GOAL OF THE EXERCISE
Everything in the data that follows has to be repeated verbatim.
[[ RECORDED INFORMATION open ]]
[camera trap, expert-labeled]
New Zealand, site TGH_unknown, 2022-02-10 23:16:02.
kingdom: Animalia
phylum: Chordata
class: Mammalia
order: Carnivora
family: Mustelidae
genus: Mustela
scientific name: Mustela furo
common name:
[[ RECORDED INFORMATION closed ]]
REPLY TO THE EXERCISE
[camera trap, expert-labeled]
New Zealand, site TGH_unknown, 2022-02-10 23:16:02.
kingdom: Animalia
phylum: Chordata
class: Mammalia
order: Carnivora
family: Mustelidae
genus: Mustela
scientific name: Mustela furo
common name:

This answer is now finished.